Os jogadores costumam respeitá-lo bastante tal qual fizeram Muricy, Ricardo Gomes, Carpegiani e Adilson, treinadores na gestão dele.
A exceção é Émerson Leão.
O técnico, irritado porque não participa da formação do elenco, faz questão de provocar e desafiar o patrão.

Defende até os atletas sem moral com a torcida do hexacampeão no Brasileirão.
Reclamou, por exemplo, das transferências de Jean e Carlinhos Paraíba.
O primeiro é reserva de Diguinho no Fluminense e perdeu um gol-feito na derrota dos cariocas para o Boca. Repetiu o desempenho das eliminações são-paulinas no paulistinha e na Copa do Brasil em 2011.
O segundo não tem a menor condição de ser titular em equipes grandes e fortes.

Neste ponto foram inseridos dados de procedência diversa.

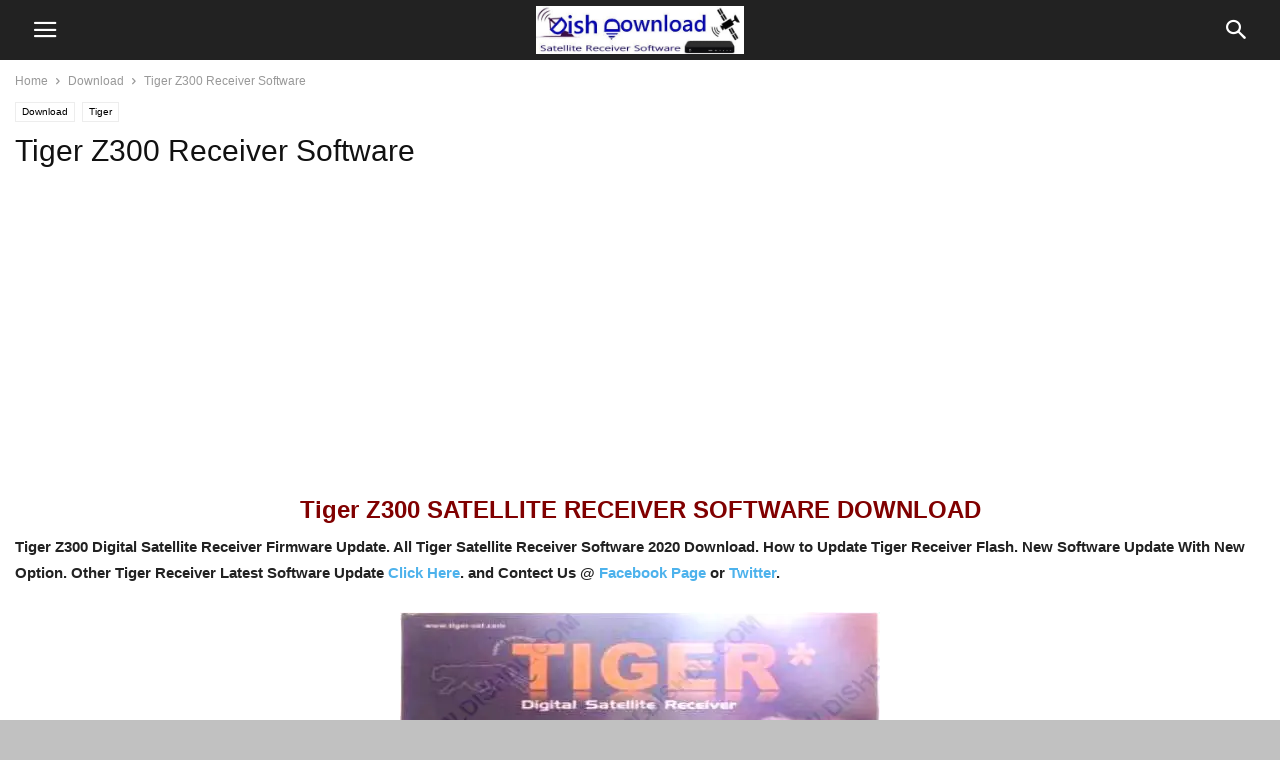

--- FILE ---
content_type: text/html; charset=utf-8
request_url: https://www.google.com/recaptcha/api2/aframe
body_size: 267
content:
<!DOCTYPE HTML><html><head><meta http-equiv="content-type" content="text/html; charset=UTF-8"></head><body><script nonce="W_vbTcemibkDmWK3xSMMeQ">/** Anti-fraud and anti-abuse applications only. See google.com/recaptcha */ try{var clients={'sodar':'https://pagead2.googlesyndication.com/pagead/sodar?'};window.addEventListener("message",function(a){try{if(a.source===window.parent){var b=JSON.parse(a.data);var c=clients[b['id']];if(c){var d=document.createElement('img');d.src=c+b['params']+'&rc='+(localStorage.getItem("rc::a")?sessionStorage.getItem("rc::b"):"");window.document.body.appendChild(d);sessionStorage.setItem("rc::e",parseInt(sessionStorage.getItem("rc::e")||0)+1);localStorage.setItem("rc::h",'1768994042804');}}}catch(b){}});window.parent.postMessage("_grecaptcha_ready", "*");}catch(b){}</script></body></html>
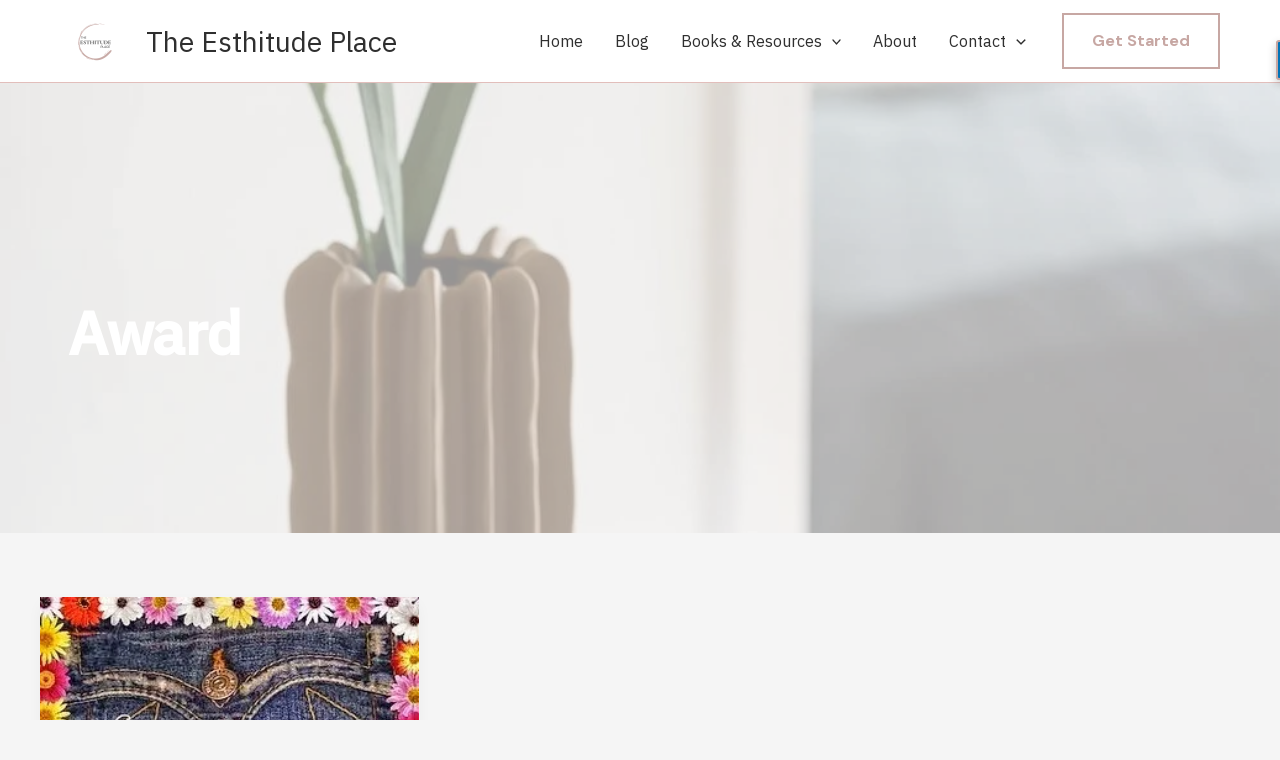

--- FILE ---
content_type: text/html; charset=utf-8
request_url: https://www.google.com/recaptcha/api2/aframe
body_size: 268
content:
<!DOCTYPE HTML><html><head><meta http-equiv="content-type" content="text/html; charset=UTF-8"></head><body><script nonce="HVtpjyEj-LE-uhKUIIXIHg">/** Anti-fraud and anti-abuse applications only. See google.com/recaptcha */ try{var clients={'sodar':'https://pagead2.googlesyndication.com/pagead/sodar?'};window.addEventListener("message",function(a){try{if(a.source===window.parent){var b=JSON.parse(a.data);var c=clients[b['id']];if(c){var d=document.createElement('img');d.src=c+b['params']+'&rc='+(localStorage.getItem("rc::a")?sessionStorage.getItem("rc::b"):"");window.document.body.appendChild(d);sessionStorage.setItem("rc::e",parseInt(sessionStorage.getItem("rc::e")||0)+1);localStorage.setItem("rc::h",'1769942586479');}}}catch(b){}});window.parent.postMessage("_grecaptcha_ready", "*");}catch(b){}</script></body></html>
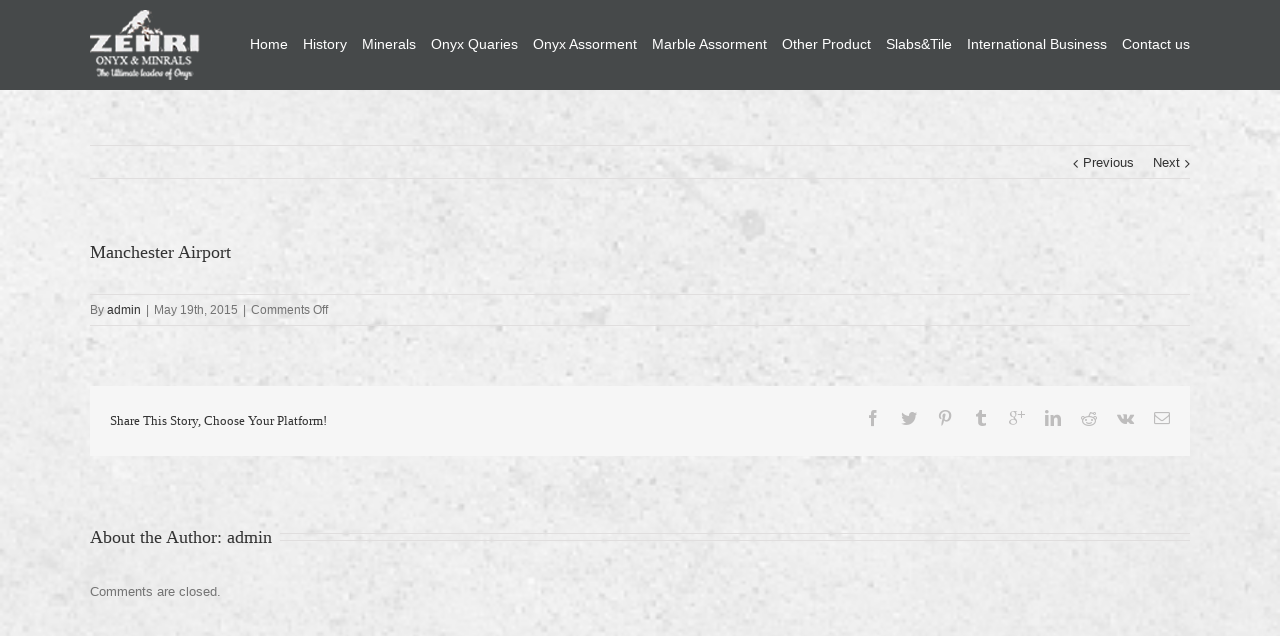

--- FILE ---
content_type: text/css
request_url: http://zehrionyx.com/wp-content/themes/avada-child/style.css?ver=6.1.9
body_size: 148
content:
/*

 Theme Name:   Avada Child

 Template:     Avada

*/
@font-face{
		font-family:cookie;
		src:url(/public_html/demo1/wp-content/themes/avada-child/fonts);
}

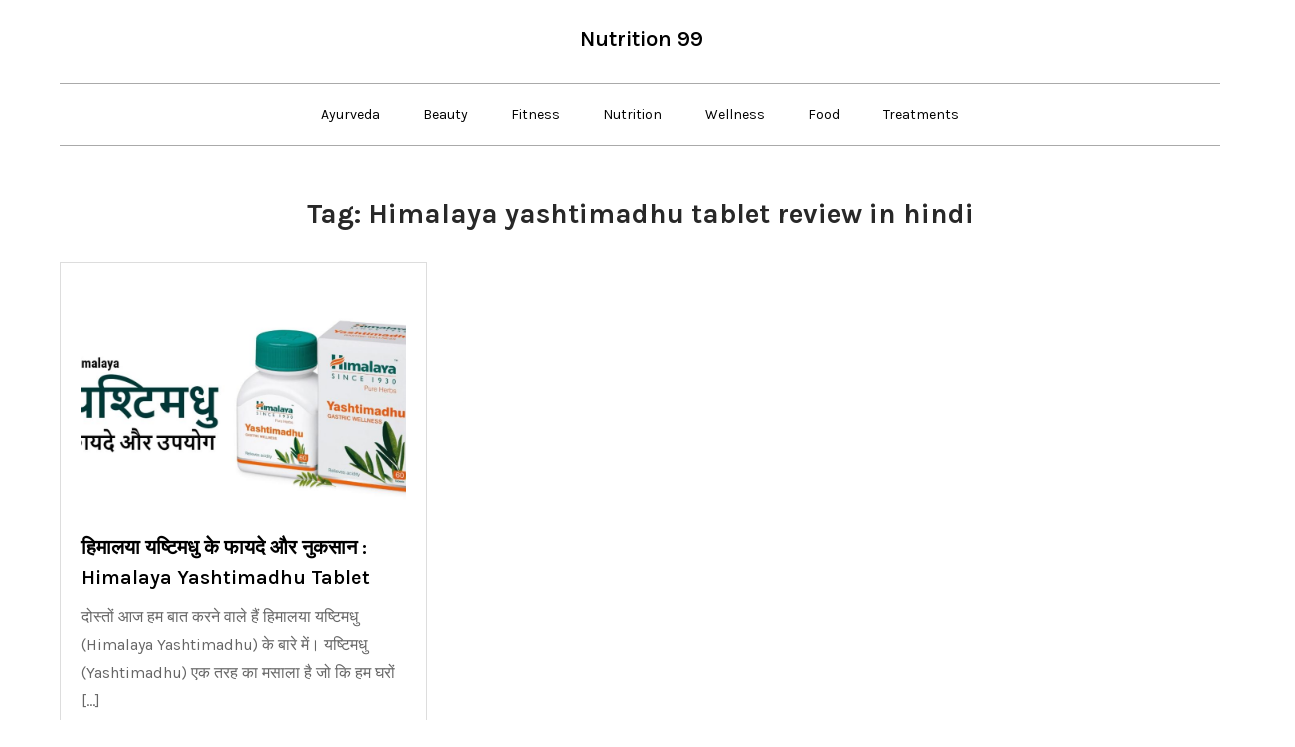

--- FILE ---
content_type: text/html; charset=utf-8
request_url: https://www.google.com/recaptcha/api2/aframe
body_size: 259
content:
<!DOCTYPE HTML><html><head><meta http-equiv="content-type" content="text/html; charset=UTF-8"></head><body><script nonce="wdZV9QXkCIusAHSb7Oamew">/** Anti-fraud and anti-abuse applications only. See google.com/recaptcha */ try{var clients={'sodar':'https://pagead2.googlesyndication.com/pagead/sodar?'};window.addEventListener("message",function(a){try{if(a.source===window.parent){var b=JSON.parse(a.data);var c=clients[b['id']];if(c){var d=document.createElement('img');d.src=c+b['params']+'&rc='+(localStorage.getItem("rc::a")?sessionStorage.getItem("rc::b"):"");window.document.body.appendChild(d);sessionStorage.setItem("rc::e",parseInt(sessionStorage.getItem("rc::e")||0)+1);localStorage.setItem("rc::h",'1769624327346');}}}catch(b){}});window.parent.postMessage("_grecaptcha_ready", "*");}catch(b){}</script></body></html>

O ex-goleiro continuou a sessão de porradas no presidente, ontem (sexta-feira), ao parabenizar quem saiu e foi campeão estadual.
Se referiu a Dagoberto, Juan, Cléber Santana e Jean.
Todos, na minha opinião, não deveriam ter continuado no Morumbi.
Perspicaz, percebeu a preocupação de Juvenal com as reações da opinião pública após cada decisão da presidência.
Notou também o crescimento do índice de rejeição do cartola junto ao torcedor.
Talvez ache até que o chefe amoleceu e não é mais o mesmo.
Leão está deitando e rolando por saber que o patrão, agora, dificilmente terá peito de mandá-lo embora.
Se o fizer, chamará para si a responsabilidade em caso de perda do título da Copa do Brasil.
O técnico ganhou do desafeto o melhor e mais caro elenco do campeonato e aposta, por isso, na inédita conquista.
Juvenal, João Paulo de Jesus Lopes e Adalberto Batista, responsáveis pelo futebol no São Paulo, acham o trabalho do treinador ruim.
Estão certos na avaliação, porém tomam um baile político do profissional ressuscitado por eles mesmos para o mercado de trabalho.
Encontraram o que procuraram.
Complemento
Vale lembrar que a Copa do Brasil terá uma paralisação de três semanas após a rodada de quarta-feira.
Se o São Paulo confirmar o favoritismo contra o Goiás, a cartolagem do Morumbi terá a chance de trocar de treinador, pois o substituto ganhará um importante tempo de adaptação antes da semifinal do torneio.